I think this is striking. Excellent writing with a lovely cadence. I like a certain ambiguity and dreaminess to the poem in that I can't tell, quite, whether this is about an actual woman or the writng process - a poet calling up the muse? No matter, because layered meaning and metaphor greatly appeal to me and what is being described is the effect of this "she" on a speaker helplessly absorbed and influenced by a mesmerizing presence, whether inner or outer. Could be both. My only slight stumble was over the use of 'woken' which seems contemporarily awkward to me, though on the other hand it is in perfect keeping with the "o" sound throughout the line in which it's placed, and the writer makes skillful use of such assonance elsewhere, as in the last two lines. For me, the imagery, phrasing and resolution are beautifully acomplished.

Ooops! The name is saleke ali. Sorry. :-(
And I don't know what happened to the link. It disappeared!
I found this rather cliched. There was too much overtly 'poetic' language, words like cadence, shadows, longing. And, in my opinion, if you are going to tackle the dangerously overdone area of "the poem about writing", you must do something original (writing from the point of view of the people being written about was a nice touch...) This was accomplished but, I felt, not different enough in tackling an overtackled topic. Joe
I don't think this is cliched. I think there are cliched bits, but without causing offence to the poet, if you take out the cliched words, It reads as a rather unusual poem. I like 'Sometimes we'd crack like vagrant seeds.' Span
Yes span, I agree and I think the last lines are striking too. The writer does cast a rather unusual slant on this subject for me.. But I understand why spack objects. I don't know about overtly poetic language. Maybe the poet didn't reach enough to find fresher language in respect to the words spack highlighted and okay, I'll buy that. But I'm reading spack as feeling the whole subject of becoming a poetry lover/writer is what is cliched in that it's been done many times over, while what I first focused on was the title and where that took me in my understanding of the poem as a whole ( which happens to be true of spack's own poem Coma, too, and I have such a different take from spack's own, on that! ) Objectives. Whose objectives? Not the speaker's, in my opinion. Because he was caught up in feeling pretty much like putty in someone else's hands, under her spell, her OBJECTIVES. Until 'she' stopped talking ( synonym for doing her thing?) once she had reached a certain point.

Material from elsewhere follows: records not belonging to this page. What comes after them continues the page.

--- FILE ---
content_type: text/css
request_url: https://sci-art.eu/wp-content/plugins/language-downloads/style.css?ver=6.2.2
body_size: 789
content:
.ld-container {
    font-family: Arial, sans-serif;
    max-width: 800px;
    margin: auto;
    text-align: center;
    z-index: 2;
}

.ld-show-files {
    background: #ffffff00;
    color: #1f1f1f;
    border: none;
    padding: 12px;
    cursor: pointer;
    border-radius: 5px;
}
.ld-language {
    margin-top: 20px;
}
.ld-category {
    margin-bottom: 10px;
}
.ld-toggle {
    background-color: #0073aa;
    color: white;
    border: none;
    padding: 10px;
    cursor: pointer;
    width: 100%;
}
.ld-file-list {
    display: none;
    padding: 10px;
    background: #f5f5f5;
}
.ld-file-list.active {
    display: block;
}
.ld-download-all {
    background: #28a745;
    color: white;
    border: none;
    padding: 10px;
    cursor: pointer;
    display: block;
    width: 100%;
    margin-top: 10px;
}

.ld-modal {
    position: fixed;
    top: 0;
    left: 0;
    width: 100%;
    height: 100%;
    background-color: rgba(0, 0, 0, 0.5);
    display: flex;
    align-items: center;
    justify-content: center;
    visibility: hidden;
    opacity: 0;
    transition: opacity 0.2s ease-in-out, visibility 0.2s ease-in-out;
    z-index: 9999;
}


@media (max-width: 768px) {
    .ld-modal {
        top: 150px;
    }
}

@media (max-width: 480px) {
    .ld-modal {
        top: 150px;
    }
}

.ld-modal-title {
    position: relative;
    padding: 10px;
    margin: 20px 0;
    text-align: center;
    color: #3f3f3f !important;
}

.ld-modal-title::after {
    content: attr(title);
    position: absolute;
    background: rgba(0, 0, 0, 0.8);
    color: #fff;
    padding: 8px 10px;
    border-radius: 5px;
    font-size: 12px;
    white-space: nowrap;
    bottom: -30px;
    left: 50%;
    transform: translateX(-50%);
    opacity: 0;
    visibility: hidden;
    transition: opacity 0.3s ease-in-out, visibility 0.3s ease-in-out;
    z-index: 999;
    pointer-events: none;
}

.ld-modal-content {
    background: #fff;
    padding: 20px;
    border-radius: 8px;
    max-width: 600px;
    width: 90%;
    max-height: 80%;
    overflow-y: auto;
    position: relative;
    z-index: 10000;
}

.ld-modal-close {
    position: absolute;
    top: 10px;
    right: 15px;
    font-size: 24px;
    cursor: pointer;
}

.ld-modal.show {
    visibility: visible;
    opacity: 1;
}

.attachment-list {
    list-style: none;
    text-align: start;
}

And she wasn't doing 'her thing' because she loved on a personal level: She didn’t do it for love. We were all strangers in Her monochrome room It was the message in these details which caused me to feel this a very good conceit and why I said there might well be a real woman involved. Like an excellent teacher. But whoever, whatever the relationship, this was a woman who could see the best potential in those she mesmerized and in whom she inspired an understanding and love of poetry, who knew when to let go, to step back ( or maybe it was simply that what she was saying took root, suddely made sense) so that the birthing process could begin in 'us': Her intending hands would seize Our mysteries. The syllables would Stop abruptly. And the rain would fall… Slow. Red. Silent with attention to The soft brain and open page. I can't wait to read more of saleke's wotk because I have this feeling it might be rather special.
I wish we had spell check! I csn't see the words for 'sh*te*, the text is so small and my eyesight so poor!